Deu certo. As irmãs segunda-feira, terça-feira e as demais, mantiveram o hífen.
Os médicos e militares fizeram um lobby, gastaram uma nota preta pra manter o tracinho. Alegaram que sairia mais caro mudar os receituários e refazer as fardas: médico-cirurgião, tenente-coronel, capitão-do-mar.
Uma pequena pausa para a cultura, ocasionada pelo trauma de ler muitas pérolas do Enem e Vestibular. Só por precaução...
Almirante Barroso não tem tracinho. Assim era chamado Francisco Manuel Barroso da Silva. Sim, o cara era militar da Marinha Imperial. Foi ele quem conduziu a Armada Brasileira à vitória na Batalha do Riachuelo, durante a Guerra da Tríplice Aliança.
No centro do Rio de Janeiro há uma avenida com seu nome (Av. Almirante Barroso). Na praia do Flamengo, há um monumento, obra do escultor Correia Lima, em cuja
base se encontram os seus restos mortais. Fim da pausa!
Acho que algumas regras pra este tracinho, até que simpático, foram criadas por algum carioca apaixonado. Será que Thiago Velloso e André Delacerda tiveram alguma participação no acordo?

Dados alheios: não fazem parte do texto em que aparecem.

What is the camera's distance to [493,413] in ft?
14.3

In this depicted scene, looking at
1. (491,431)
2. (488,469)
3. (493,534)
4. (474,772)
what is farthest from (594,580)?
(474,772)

O R no início das palavras vira RR na boca do carioca. Não pronunciamos R (como em papiro, aresta e arara), pronunciamos RR (como em ferro, arraso e arremate). Falamos rroldana e não roldana, rrodopio e não rodopio, rrebola e não rebola.
Pois bem, numa das tombadas do hífen, o R dobra e deixa algumas palavras com jeito carioca de ser: autorretrato, antirreligioso, suprarrenal. Será fácil lembrar desta regra. Se a palavra antes do tracinho (nem vou falar em prefixo) terminar com vogal e a palavra seguinte começar com R é só lembrar dos simpáticos e adoráveis cariocas.
Mais uma coisinha: a regra também vale para o S. Fico até sem graça de comentar isso, pois todos sabemos que o S é um invejoso que gosta de imitar o R em tudo. Ante-sala vira antessala, extra-seco vira extrasseco e por aí vai...
Quem segurou mesmo o hífen, sem deixá-lo cair, foram os prefixos terminados em R, que acompanham outra palavra iniciada com R, como em inter-regional e hiper-realista. Estes tracinhos continuarão a infernizar os cariocas.
O pré-natal esteve tão feliz, rindo o tempo todo com o pós-parto de uma camela pré-histórica que ninguém teve coragem de tocar no tracinho deles.
Já o pró - um chato por natureza, foi completamente ignorado. Só assim manteve o tracinho: pró-labore, pró-desmatamento.
A vogal e o h não chegaram a nenhum acordo, mesmo com anos de terapia. Permanecem de cara virada um pro outro: anti-higiênico, anti-herói, anti-horário. Estou começando a achar que as vogais são semi-hostis com as consoantes...
Ao contrário das demais, as vogais gêmeas decidiram complicar e andar na contramão da simplificação. Daqui pra frente passarão a adotar hífen: arqui-inimigas, anti-inflacionária, micro-ondas, anti-ibérico, anti-inflamatório, micro-organismo. Quando não forem gêmeas, poderão sentar-se à mesma mesa: extraescolar, autoaprendizado, antiaéreo...
Uma inovação interessante:
- Podem esquecer o mixto, ele foi sumariamente despedido. Puseram o misto no lugar dele.
Fiquei bolada com essa exceção: o prefixo co não usa mais hífen. Seguiu os exemplos de cooperação e coordenado, que sempre estiveram juntas. Não estou me lembrando no momento, de nenhuma palavra que use co com tracinho. Será que sempre escrevi errado?
Quem diria que o créu suplantaria a ideia!? Teremos que nos acostumar com as ideias heroicas sem o acento agudo. Rasparam também o acento da pobre coitada da jiboia.
O acento do créu continua porque tem o U logo depois. Pelo menos a assembleia perdeu alguma coisa...
Vejo ao longe aproximar-se um bem-vindo amigo. Ele não é um bem-nascido mas foi bem-criado e tem bom-humor. Não vejo a hora de dar-lhe um abraço sem-cerimônia, mesmo que os passantes me considerem uma sem-vergonha."
A autora deste texto é, como já disse, Elida Kronig, "cronista, contista, poetisa. E também carioca, geminiana e torcedora do America FC" como li em seu site pessoal.